TASK GOAL: Each record below must be retyped exactly, with nothing left out.

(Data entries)
________________________________________

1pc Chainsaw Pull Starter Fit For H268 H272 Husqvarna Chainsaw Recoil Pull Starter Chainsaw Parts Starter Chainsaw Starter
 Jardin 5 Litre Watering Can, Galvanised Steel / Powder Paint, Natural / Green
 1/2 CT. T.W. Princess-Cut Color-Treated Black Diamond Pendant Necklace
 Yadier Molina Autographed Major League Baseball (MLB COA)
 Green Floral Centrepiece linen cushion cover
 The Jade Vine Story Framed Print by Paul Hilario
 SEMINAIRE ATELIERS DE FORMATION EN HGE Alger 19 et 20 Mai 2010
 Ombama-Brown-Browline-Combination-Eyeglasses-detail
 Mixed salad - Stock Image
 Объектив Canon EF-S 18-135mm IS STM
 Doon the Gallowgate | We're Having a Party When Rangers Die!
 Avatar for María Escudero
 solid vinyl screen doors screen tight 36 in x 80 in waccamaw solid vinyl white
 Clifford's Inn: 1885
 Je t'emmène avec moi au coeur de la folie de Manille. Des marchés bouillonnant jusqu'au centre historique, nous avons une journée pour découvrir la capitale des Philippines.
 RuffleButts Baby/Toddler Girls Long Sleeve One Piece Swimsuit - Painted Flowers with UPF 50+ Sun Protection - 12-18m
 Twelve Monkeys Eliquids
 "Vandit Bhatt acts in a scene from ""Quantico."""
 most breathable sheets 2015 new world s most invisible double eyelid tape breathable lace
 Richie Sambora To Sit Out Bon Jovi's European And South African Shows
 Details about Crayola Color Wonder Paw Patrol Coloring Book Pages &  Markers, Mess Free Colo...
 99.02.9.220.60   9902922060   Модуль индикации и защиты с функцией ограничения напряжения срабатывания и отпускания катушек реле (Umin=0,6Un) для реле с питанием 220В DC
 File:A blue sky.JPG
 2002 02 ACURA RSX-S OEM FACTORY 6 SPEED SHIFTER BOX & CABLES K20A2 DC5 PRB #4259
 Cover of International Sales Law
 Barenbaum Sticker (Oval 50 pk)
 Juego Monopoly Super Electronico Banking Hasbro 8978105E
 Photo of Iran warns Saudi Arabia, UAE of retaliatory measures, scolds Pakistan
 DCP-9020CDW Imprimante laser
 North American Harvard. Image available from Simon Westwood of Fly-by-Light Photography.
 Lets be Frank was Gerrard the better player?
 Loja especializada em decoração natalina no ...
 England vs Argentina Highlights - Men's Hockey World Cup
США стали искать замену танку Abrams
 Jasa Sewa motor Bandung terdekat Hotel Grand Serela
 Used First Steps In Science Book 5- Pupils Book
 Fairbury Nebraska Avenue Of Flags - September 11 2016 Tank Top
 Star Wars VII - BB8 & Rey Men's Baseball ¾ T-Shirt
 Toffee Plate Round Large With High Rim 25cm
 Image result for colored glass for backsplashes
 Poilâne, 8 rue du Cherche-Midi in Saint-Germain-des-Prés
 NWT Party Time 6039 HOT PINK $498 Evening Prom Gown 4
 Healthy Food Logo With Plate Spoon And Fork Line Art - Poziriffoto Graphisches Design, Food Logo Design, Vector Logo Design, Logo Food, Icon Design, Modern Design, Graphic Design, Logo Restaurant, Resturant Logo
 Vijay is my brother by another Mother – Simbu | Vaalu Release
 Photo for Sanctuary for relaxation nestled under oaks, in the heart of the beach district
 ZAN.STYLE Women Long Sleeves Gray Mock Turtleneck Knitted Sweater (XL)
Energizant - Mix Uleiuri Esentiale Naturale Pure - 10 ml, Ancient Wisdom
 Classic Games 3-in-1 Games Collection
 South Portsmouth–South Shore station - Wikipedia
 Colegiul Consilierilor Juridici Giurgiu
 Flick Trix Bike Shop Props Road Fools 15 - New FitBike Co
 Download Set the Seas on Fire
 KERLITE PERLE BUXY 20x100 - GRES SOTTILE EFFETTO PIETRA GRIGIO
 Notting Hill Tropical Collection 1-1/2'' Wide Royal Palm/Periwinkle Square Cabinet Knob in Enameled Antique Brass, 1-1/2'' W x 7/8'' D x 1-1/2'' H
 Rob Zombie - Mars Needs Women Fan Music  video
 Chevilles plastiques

________________________________________

WRITTEN RESPONSE:
1pc Chainsaw Pull Starter Fit For H268 H272 Husqvarna Chainsaw Recoil Pull Starter Chainsaw Parts Starter Chainsaw Starter
 Jardin 5 Litre Watering Can, Galvanised Steel / Powder Paint, Natural / Green
 1/2 CT. T.W. Princess-Cut Color-Treated Black Diamond Pendant Necklace
 Yadier Molina Autographed Major League Baseball (MLB COA)
 Green Floral Centrepiece linen cushion cover
 The Jade Vine Story Framed Print by Paul Hilario
 SEMINAIRE ATELIERS DE FORMATION EN HGE Alger 19 et 20 Mai 2010
 Ombama-Brown-Browline-Combination-Eyeglasses-detail
 Mixed salad - Stock Image
 Объектив Canon EF-S 18-135mm IS STM
 Doon the Gallowgate | We're Having a Party When Rangers Die!
 Avatar for María Escudero
 solid vinyl screen doors screen tight 36 in x 80 in waccamaw solid vinyl white
 Clifford's Inn: 1885
 Je t'emmène avec moi au coeur de la folie de Manille. Des marchés bouillonnant jusqu'au centre historique, nous avons une journée pour découvrir la capitale des Philippines.
 RuffleButts Baby/Toddler Girls Long Sleeve One Piece Swimsuit - Painted Flowers with UPF 50+ Sun Protection - 12-18m
 Twelve Monkeys Eliquids
 "Vandit Bhatt acts in a scene from ""Quantico."""
 most breathable sheets 2015 new world s most invisible double eyelid tape breathable lace
 Richie Sambora To Sit Out Bon Jovi's European And South African Shows
 Details about Crayola Color Wonder Paw Patrol Coloring Book Pages &  Markers, Mess Free Colo...
 99.02.9.220.60   9902922060   Модуль индикации и защиты с функцией ограничения напряжения срабатывания и отпускания катушек реле (Umin=0,6Un) для реле с питанием 220В DC
 File:A blue sky.JPG
 2002 02 ACURA RSX-S OEM FACTORY 6 SPEED SHIFTER BOX & CABLES K20A2 DC5 PRB #4259
 Cover of International Sales Law
 Barenbaum Sticker (Oval 50 pk)
 Juego Monopoly Super Electronico Banking Hasbro 8978105E
 Photo of Iran warns Saudi Arabia, UAE of retaliatory measures, scolds Pakistan
 DCP-9020CDW Imprimante laser
 North American Harvard. Image available from Simon Westwood of Fly-by-Light Photography.
 Lets be Frank was Gerrard the better player?
 Loja especializada em decoração natalina no ...
 England vs Argentina Highlights - Men's Hockey World Cup
США стали искать замену танку Abrams
 Jasa Sewa motor Bandung terdekat Hotel Grand Serela
 Used First Steps In Science Book 5- Pupils Book
 Fairbury Nebraska Avenue Of Flags - September 11 2016 Tank Top
 Star Wars VII - BB8 & Rey Men's Baseball ¾ T-Shirt
 Toffee Plate Round Large With High Rim 25cm
 Image result for colored glass for backsplashes
 Poilâne, 8 rue du Cherche-Midi in Saint-Germain-des-Prés
 NWT Party Time 6039 HOT PINK $498 Evening Prom Gown 4
 Healthy Food Logo With Plate Spoon And Fork Line Art - Poziriffoto Graphisches Design, Food Logo Design, Vector Logo Design, Logo Food, Icon Design, Modern Design, Graphic Design, Logo Restaurant, Resturant Logo
 Vijay is my brother by another Mother – Simbu | Vaalu Release
 Photo for Sanctuary for relaxation nestled under oaks, in the heart of the beach district
 ZAN.STYLE Women Long Sleeves Gray Mock Turtleneck Knitted Sweater (XL)
Energizant - Mix Uleiuri Esentiale Naturale Pure - 10 ml, Ancient Wisdom
 Classic Games 3-in-1 Games Collection
 South Portsmouth–South Shore station - Wikipedia
 Colegiul Consilierilor Juridici Giurgiu
 Flick Trix Bike Shop Props Road Fools 15 - New FitBike Co
 Download Set the Seas on Fire
 KERLITE PERLE BUXY 20x100 - GRES SOTTILE EFFETTO PIETRA GRIGIO
 Notting Hill Tropical Collection 1-1/2'' Wide Royal Palm/Periwinkle Square Cabinet Knob in Enameled Antique Brass, 1-1/2'' W x 7/8'' D x 1-1/2'' H
 Rob Zombie - Mars Needs Women Fan Music  video
 Chevilles plastiques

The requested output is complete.